The Prometheus Message Decoder in Pinot provides native support for ingesting Prometheus-formatted metrics data into pinot tables.
Prometheus Message Format
<metric_name>{<label1>=<value1>,<label2>=<value2>,...} <metric_value> <timestamp>
This format encapsulates the four main components of our schema:
<metric_name>
corresponds to the metric field (STRING){<label1>=<value1>,<label2>=<value2>,...}
represents the labels field (JSON)<metric_value>
maps to the value field (DOUBLE)<timestamp>
corresponds to the ts field (TIMESTAMP)
Table schema
Column | Type | Field type | Description |
---|---|---|---|
metric | STRING | Dimension | The name of the Prometheus metric |
labels | JSON | Dimension | A JSON object containing key-value pairs of Prometheus labels |
value | DOUBLE | Metric | The numeric value of the metric |
ts | TIMESTAMP | Date-Time | The timestamp when the metric was recorded, in milliseconds since the Unix epoch |
- The schema created for ingesting Prometheus metrics MUST adhere to the format specified above, particularly with respect to the field names and data types.

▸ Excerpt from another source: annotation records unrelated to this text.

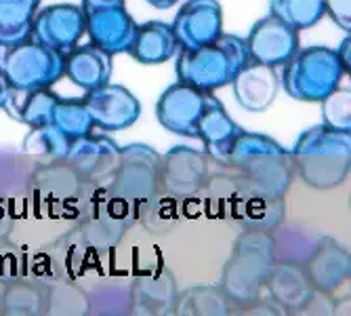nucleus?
<instances>
[{
    "label": "nucleus",
    "instance_id": "1",
    "mask_svg": "<svg viewBox=\"0 0 351 316\" xmlns=\"http://www.w3.org/2000/svg\"><path fill=\"white\" fill-rule=\"evenodd\" d=\"M217 165L228 169L238 196L284 199L295 179V163L289 150L269 135L244 129Z\"/></svg>",
    "mask_w": 351,
    "mask_h": 316
},
{
    "label": "nucleus",
    "instance_id": "2",
    "mask_svg": "<svg viewBox=\"0 0 351 316\" xmlns=\"http://www.w3.org/2000/svg\"><path fill=\"white\" fill-rule=\"evenodd\" d=\"M295 175L313 190H332L349 177L351 133L326 124L305 129L293 146Z\"/></svg>",
    "mask_w": 351,
    "mask_h": 316
},
{
    "label": "nucleus",
    "instance_id": "3",
    "mask_svg": "<svg viewBox=\"0 0 351 316\" xmlns=\"http://www.w3.org/2000/svg\"><path fill=\"white\" fill-rule=\"evenodd\" d=\"M276 262L274 256V238L271 232L242 230L236 238L230 258L221 270V289L230 295L236 306H248L259 295H263L265 278Z\"/></svg>",
    "mask_w": 351,
    "mask_h": 316
},
{
    "label": "nucleus",
    "instance_id": "4",
    "mask_svg": "<svg viewBox=\"0 0 351 316\" xmlns=\"http://www.w3.org/2000/svg\"><path fill=\"white\" fill-rule=\"evenodd\" d=\"M175 72L179 82H185L204 93H213L232 84V80L246 68L250 59L244 38L236 34H223L198 49L179 51Z\"/></svg>",
    "mask_w": 351,
    "mask_h": 316
},
{
    "label": "nucleus",
    "instance_id": "5",
    "mask_svg": "<svg viewBox=\"0 0 351 316\" xmlns=\"http://www.w3.org/2000/svg\"><path fill=\"white\" fill-rule=\"evenodd\" d=\"M72 234L88 253L112 251L133 228L137 213L124 203L112 199L106 185H95L78 207Z\"/></svg>",
    "mask_w": 351,
    "mask_h": 316
},
{
    "label": "nucleus",
    "instance_id": "6",
    "mask_svg": "<svg viewBox=\"0 0 351 316\" xmlns=\"http://www.w3.org/2000/svg\"><path fill=\"white\" fill-rule=\"evenodd\" d=\"M345 74L335 49L313 45L299 49L284 63L280 87L297 102L320 104L341 87Z\"/></svg>",
    "mask_w": 351,
    "mask_h": 316
},
{
    "label": "nucleus",
    "instance_id": "7",
    "mask_svg": "<svg viewBox=\"0 0 351 316\" xmlns=\"http://www.w3.org/2000/svg\"><path fill=\"white\" fill-rule=\"evenodd\" d=\"M160 154L145 144H129L120 148V161L106 185V192L124 203L139 215L160 196L158 185Z\"/></svg>",
    "mask_w": 351,
    "mask_h": 316
},
{
    "label": "nucleus",
    "instance_id": "8",
    "mask_svg": "<svg viewBox=\"0 0 351 316\" xmlns=\"http://www.w3.org/2000/svg\"><path fill=\"white\" fill-rule=\"evenodd\" d=\"M0 72L15 91L32 93L51 89L66 72V55L40 43L25 41L5 47L0 55Z\"/></svg>",
    "mask_w": 351,
    "mask_h": 316
},
{
    "label": "nucleus",
    "instance_id": "9",
    "mask_svg": "<svg viewBox=\"0 0 351 316\" xmlns=\"http://www.w3.org/2000/svg\"><path fill=\"white\" fill-rule=\"evenodd\" d=\"M210 175V158L189 146H173L160 154L158 185L160 194L173 201H185L200 194Z\"/></svg>",
    "mask_w": 351,
    "mask_h": 316
},
{
    "label": "nucleus",
    "instance_id": "10",
    "mask_svg": "<svg viewBox=\"0 0 351 316\" xmlns=\"http://www.w3.org/2000/svg\"><path fill=\"white\" fill-rule=\"evenodd\" d=\"M80 7L84 11L90 45L112 57L129 51L137 23L126 11L124 0H80Z\"/></svg>",
    "mask_w": 351,
    "mask_h": 316
},
{
    "label": "nucleus",
    "instance_id": "11",
    "mask_svg": "<svg viewBox=\"0 0 351 316\" xmlns=\"http://www.w3.org/2000/svg\"><path fill=\"white\" fill-rule=\"evenodd\" d=\"M86 34V19L80 5L61 3L38 9L32 23L29 41L40 43L53 51L66 55Z\"/></svg>",
    "mask_w": 351,
    "mask_h": 316
},
{
    "label": "nucleus",
    "instance_id": "12",
    "mask_svg": "<svg viewBox=\"0 0 351 316\" xmlns=\"http://www.w3.org/2000/svg\"><path fill=\"white\" fill-rule=\"evenodd\" d=\"M250 63H261L269 68H282L299 49V32L274 15L259 19L244 38Z\"/></svg>",
    "mask_w": 351,
    "mask_h": 316
},
{
    "label": "nucleus",
    "instance_id": "13",
    "mask_svg": "<svg viewBox=\"0 0 351 316\" xmlns=\"http://www.w3.org/2000/svg\"><path fill=\"white\" fill-rule=\"evenodd\" d=\"M82 104L95 126L104 131H124L141 116V104L135 95L122 84H104L86 91Z\"/></svg>",
    "mask_w": 351,
    "mask_h": 316
},
{
    "label": "nucleus",
    "instance_id": "14",
    "mask_svg": "<svg viewBox=\"0 0 351 316\" xmlns=\"http://www.w3.org/2000/svg\"><path fill=\"white\" fill-rule=\"evenodd\" d=\"M179 284L175 274L165 268H149L139 272L129 282V314L137 316H171L175 314Z\"/></svg>",
    "mask_w": 351,
    "mask_h": 316
},
{
    "label": "nucleus",
    "instance_id": "15",
    "mask_svg": "<svg viewBox=\"0 0 351 316\" xmlns=\"http://www.w3.org/2000/svg\"><path fill=\"white\" fill-rule=\"evenodd\" d=\"M208 93L185 82H175L162 91L156 102V116L167 131L181 137H196L198 120L206 106Z\"/></svg>",
    "mask_w": 351,
    "mask_h": 316
},
{
    "label": "nucleus",
    "instance_id": "16",
    "mask_svg": "<svg viewBox=\"0 0 351 316\" xmlns=\"http://www.w3.org/2000/svg\"><path fill=\"white\" fill-rule=\"evenodd\" d=\"M171 27L179 51L198 49L223 34V9L219 0H185Z\"/></svg>",
    "mask_w": 351,
    "mask_h": 316
},
{
    "label": "nucleus",
    "instance_id": "17",
    "mask_svg": "<svg viewBox=\"0 0 351 316\" xmlns=\"http://www.w3.org/2000/svg\"><path fill=\"white\" fill-rule=\"evenodd\" d=\"M93 188L95 185L86 183L80 173L66 161L36 165L34 175H32V190L47 205H61L63 209L74 211V215Z\"/></svg>",
    "mask_w": 351,
    "mask_h": 316
},
{
    "label": "nucleus",
    "instance_id": "18",
    "mask_svg": "<svg viewBox=\"0 0 351 316\" xmlns=\"http://www.w3.org/2000/svg\"><path fill=\"white\" fill-rule=\"evenodd\" d=\"M120 161V146L108 135H82L70 144L66 163L90 185H108Z\"/></svg>",
    "mask_w": 351,
    "mask_h": 316
},
{
    "label": "nucleus",
    "instance_id": "19",
    "mask_svg": "<svg viewBox=\"0 0 351 316\" xmlns=\"http://www.w3.org/2000/svg\"><path fill=\"white\" fill-rule=\"evenodd\" d=\"M317 291L335 293L351 276V253L332 236H317L303 264Z\"/></svg>",
    "mask_w": 351,
    "mask_h": 316
},
{
    "label": "nucleus",
    "instance_id": "20",
    "mask_svg": "<svg viewBox=\"0 0 351 316\" xmlns=\"http://www.w3.org/2000/svg\"><path fill=\"white\" fill-rule=\"evenodd\" d=\"M315 287L303 264L293 262H274L263 293L284 312V314H299Z\"/></svg>",
    "mask_w": 351,
    "mask_h": 316
},
{
    "label": "nucleus",
    "instance_id": "21",
    "mask_svg": "<svg viewBox=\"0 0 351 316\" xmlns=\"http://www.w3.org/2000/svg\"><path fill=\"white\" fill-rule=\"evenodd\" d=\"M236 102L246 112H265L280 91V76L276 68L261 66V63H248L240 74L232 80Z\"/></svg>",
    "mask_w": 351,
    "mask_h": 316
},
{
    "label": "nucleus",
    "instance_id": "22",
    "mask_svg": "<svg viewBox=\"0 0 351 316\" xmlns=\"http://www.w3.org/2000/svg\"><path fill=\"white\" fill-rule=\"evenodd\" d=\"M240 133H242V129L230 118L223 104L213 93H208L206 106L202 110V116L198 120V129H196V137L204 144V154L213 163H221V158L226 156L228 148Z\"/></svg>",
    "mask_w": 351,
    "mask_h": 316
},
{
    "label": "nucleus",
    "instance_id": "23",
    "mask_svg": "<svg viewBox=\"0 0 351 316\" xmlns=\"http://www.w3.org/2000/svg\"><path fill=\"white\" fill-rule=\"evenodd\" d=\"M114 72V57L95 45H76L66 53V72L76 87L93 91L110 82Z\"/></svg>",
    "mask_w": 351,
    "mask_h": 316
},
{
    "label": "nucleus",
    "instance_id": "24",
    "mask_svg": "<svg viewBox=\"0 0 351 316\" xmlns=\"http://www.w3.org/2000/svg\"><path fill=\"white\" fill-rule=\"evenodd\" d=\"M126 53L135 61L143 63V66H160V63H167L179 53V45L173 34L171 23L167 21L137 23L133 43Z\"/></svg>",
    "mask_w": 351,
    "mask_h": 316
},
{
    "label": "nucleus",
    "instance_id": "25",
    "mask_svg": "<svg viewBox=\"0 0 351 316\" xmlns=\"http://www.w3.org/2000/svg\"><path fill=\"white\" fill-rule=\"evenodd\" d=\"M228 217L242 230L274 232L286 221V203L284 199L238 196L228 209Z\"/></svg>",
    "mask_w": 351,
    "mask_h": 316
},
{
    "label": "nucleus",
    "instance_id": "26",
    "mask_svg": "<svg viewBox=\"0 0 351 316\" xmlns=\"http://www.w3.org/2000/svg\"><path fill=\"white\" fill-rule=\"evenodd\" d=\"M47 282L32 276H15L0 282V314H47Z\"/></svg>",
    "mask_w": 351,
    "mask_h": 316
},
{
    "label": "nucleus",
    "instance_id": "27",
    "mask_svg": "<svg viewBox=\"0 0 351 316\" xmlns=\"http://www.w3.org/2000/svg\"><path fill=\"white\" fill-rule=\"evenodd\" d=\"M59 102V95H55L51 89H40V91H9V98L3 106L9 118L27 124L29 129H36V126H45L51 122L53 108Z\"/></svg>",
    "mask_w": 351,
    "mask_h": 316
},
{
    "label": "nucleus",
    "instance_id": "28",
    "mask_svg": "<svg viewBox=\"0 0 351 316\" xmlns=\"http://www.w3.org/2000/svg\"><path fill=\"white\" fill-rule=\"evenodd\" d=\"M175 314L179 316H230L236 306L221 284H191L179 291Z\"/></svg>",
    "mask_w": 351,
    "mask_h": 316
},
{
    "label": "nucleus",
    "instance_id": "29",
    "mask_svg": "<svg viewBox=\"0 0 351 316\" xmlns=\"http://www.w3.org/2000/svg\"><path fill=\"white\" fill-rule=\"evenodd\" d=\"M40 3L43 0H0V47L29 41Z\"/></svg>",
    "mask_w": 351,
    "mask_h": 316
},
{
    "label": "nucleus",
    "instance_id": "30",
    "mask_svg": "<svg viewBox=\"0 0 351 316\" xmlns=\"http://www.w3.org/2000/svg\"><path fill=\"white\" fill-rule=\"evenodd\" d=\"M70 144L72 139L61 135L53 124H45V126H36V129H29V133L23 139L21 152L34 165H51V163L66 161Z\"/></svg>",
    "mask_w": 351,
    "mask_h": 316
},
{
    "label": "nucleus",
    "instance_id": "31",
    "mask_svg": "<svg viewBox=\"0 0 351 316\" xmlns=\"http://www.w3.org/2000/svg\"><path fill=\"white\" fill-rule=\"evenodd\" d=\"M36 165L21 152H0V199L11 201L32 190Z\"/></svg>",
    "mask_w": 351,
    "mask_h": 316
},
{
    "label": "nucleus",
    "instance_id": "32",
    "mask_svg": "<svg viewBox=\"0 0 351 316\" xmlns=\"http://www.w3.org/2000/svg\"><path fill=\"white\" fill-rule=\"evenodd\" d=\"M274 238V256L276 262H293V264H305L309 253L317 240L311 232H307L301 226H278L271 232Z\"/></svg>",
    "mask_w": 351,
    "mask_h": 316
},
{
    "label": "nucleus",
    "instance_id": "33",
    "mask_svg": "<svg viewBox=\"0 0 351 316\" xmlns=\"http://www.w3.org/2000/svg\"><path fill=\"white\" fill-rule=\"evenodd\" d=\"M47 314H90L88 293L74 278L47 282Z\"/></svg>",
    "mask_w": 351,
    "mask_h": 316
},
{
    "label": "nucleus",
    "instance_id": "34",
    "mask_svg": "<svg viewBox=\"0 0 351 316\" xmlns=\"http://www.w3.org/2000/svg\"><path fill=\"white\" fill-rule=\"evenodd\" d=\"M269 15L301 32L324 17V0H269Z\"/></svg>",
    "mask_w": 351,
    "mask_h": 316
},
{
    "label": "nucleus",
    "instance_id": "35",
    "mask_svg": "<svg viewBox=\"0 0 351 316\" xmlns=\"http://www.w3.org/2000/svg\"><path fill=\"white\" fill-rule=\"evenodd\" d=\"M55 129L66 135L68 139H78L82 135H88L93 133L95 124L82 104V100H61L55 104L53 108V116H51V122Z\"/></svg>",
    "mask_w": 351,
    "mask_h": 316
},
{
    "label": "nucleus",
    "instance_id": "36",
    "mask_svg": "<svg viewBox=\"0 0 351 316\" xmlns=\"http://www.w3.org/2000/svg\"><path fill=\"white\" fill-rule=\"evenodd\" d=\"M322 124L337 131L351 133V91L349 87L335 89L322 102Z\"/></svg>",
    "mask_w": 351,
    "mask_h": 316
},
{
    "label": "nucleus",
    "instance_id": "37",
    "mask_svg": "<svg viewBox=\"0 0 351 316\" xmlns=\"http://www.w3.org/2000/svg\"><path fill=\"white\" fill-rule=\"evenodd\" d=\"M25 274H27V256H23L19 249H15L9 242V238H3L0 240V282Z\"/></svg>",
    "mask_w": 351,
    "mask_h": 316
},
{
    "label": "nucleus",
    "instance_id": "38",
    "mask_svg": "<svg viewBox=\"0 0 351 316\" xmlns=\"http://www.w3.org/2000/svg\"><path fill=\"white\" fill-rule=\"evenodd\" d=\"M324 17H330L343 32H351V0H324Z\"/></svg>",
    "mask_w": 351,
    "mask_h": 316
},
{
    "label": "nucleus",
    "instance_id": "39",
    "mask_svg": "<svg viewBox=\"0 0 351 316\" xmlns=\"http://www.w3.org/2000/svg\"><path fill=\"white\" fill-rule=\"evenodd\" d=\"M9 201L5 199H0V240L3 238H9V234L13 232V224H15V219H13V213L7 205Z\"/></svg>",
    "mask_w": 351,
    "mask_h": 316
},
{
    "label": "nucleus",
    "instance_id": "40",
    "mask_svg": "<svg viewBox=\"0 0 351 316\" xmlns=\"http://www.w3.org/2000/svg\"><path fill=\"white\" fill-rule=\"evenodd\" d=\"M337 57H339V61H341V66H343V70L349 74V68H351V36L347 34L345 38H343V43H341V47L337 49Z\"/></svg>",
    "mask_w": 351,
    "mask_h": 316
},
{
    "label": "nucleus",
    "instance_id": "41",
    "mask_svg": "<svg viewBox=\"0 0 351 316\" xmlns=\"http://www.w3.org/2000/svg\"><path fill=\"white\" fill-rule=\"evenodd\" d=\"M9 91H11V87H9V82L5 80L3 72H0V110H3V106H5V102H7V98H9Z\"/></svg>",
    "mask_w": 351,
    "mask_h": 316
},
{
    "label": "nucleus",
    "instance_id": "42",
    "mask_svg": "<svg viewBox=\"0 0 351 316\" xmlns=\"http://www.w3.org/2000/svg\"><path fill=\"white\" fill-rule=\"evenodd\" d=\"M145 3L156 7V9H171L179 3V0H145Z\"/></svg>",
    "mask_w": 351,
    "mask_h": 316
},
{
    "label": "nucleus",
    "instance_id": "43",
    "mask_svg": "<svg viewBox=\"0 0 351 316\" xmlns=\"http://www.w3.org/2000/svg\"><path fill=\"white\" fill-rule=\"evenodd\" d=\"M0 49H3V47H0Z\"/></svg>",
    "mask_w": 351,
    "mask_h": 316
}]
</instances>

- If you require different field names in your Pinot table, you can add transform functions to alias the names.
- However, the incoming data must match this specified schema for the Prometheus Message Decoder to function correctly.
Schema Configuration
{
"schemaName": "events",
"dimensionFieldSpecs": [
{
"name": "metric",
"dataType": "STRING"
},
{
"name": "labels",
"dataType": "JSON"
}
],
"metricFieldSpecs": [
{
"name": "value",
"dataType": "DOUBLE"
}
],
"dateTimeFieldSpecs": [{
"name": "ts",
"dataType": "TIMESTAMP",
"format" : "1:MILLISECONDS:EPOCH",
"granularity": "1:MILLISECONDS"
}]
}
Sample Table Stream Configuration
When ingesting a Prometheus Message formatted payload from a stream, the decoder used for the stream must be ai.startree.pinot.plugin.inputformat.prometheus.PrometheusMessageDecoder
{
"tableName": "events",
"tableType": "REALTIME",
"segmentsConfig": {
"timeColumnName": "ts",
"schemaName": "events",
"replicasPerPartition": "1"
},
"tenants": {},
"tableIndexConfig": {
"loadMode": "MMAP",
"streamConfigs": {
"streamType": "kafka",
"stream.kafka.consumer.type": "lowlevel",
"stream.kafka.topic.name": "events",
"stream.kafka.decoder.class.name": "ai.startree.pinot.plugin.inputformat.prometheus.PrometheusMessageDecoder",
"stream.kafka.consumer.factory.class.name": "org.apache.pinot.plugin.stream.kafka20.KafkaConsumerFactory",
"stream.kafka.broker.list": "localhost:9092",
"realtime.segment.flush.threshold.rows": "0",
"realtime.segment.flush.threshold.time": "24h",
"realtime.segment.flush.threshold.segment.size": "50M",
"stream.kafka.consumer.prop.auto.offset.reset": "smallest"
}
}
}
In the above sample, the Kafka consumer factory used is org.apache.pinot.plugin.stream.kafka20.KafkaConsumerFactory
and
the decoder associated with this stream is ai.startree.pinot.plugin.inputformat.prometheus.PrometheusMessageDecoder"
.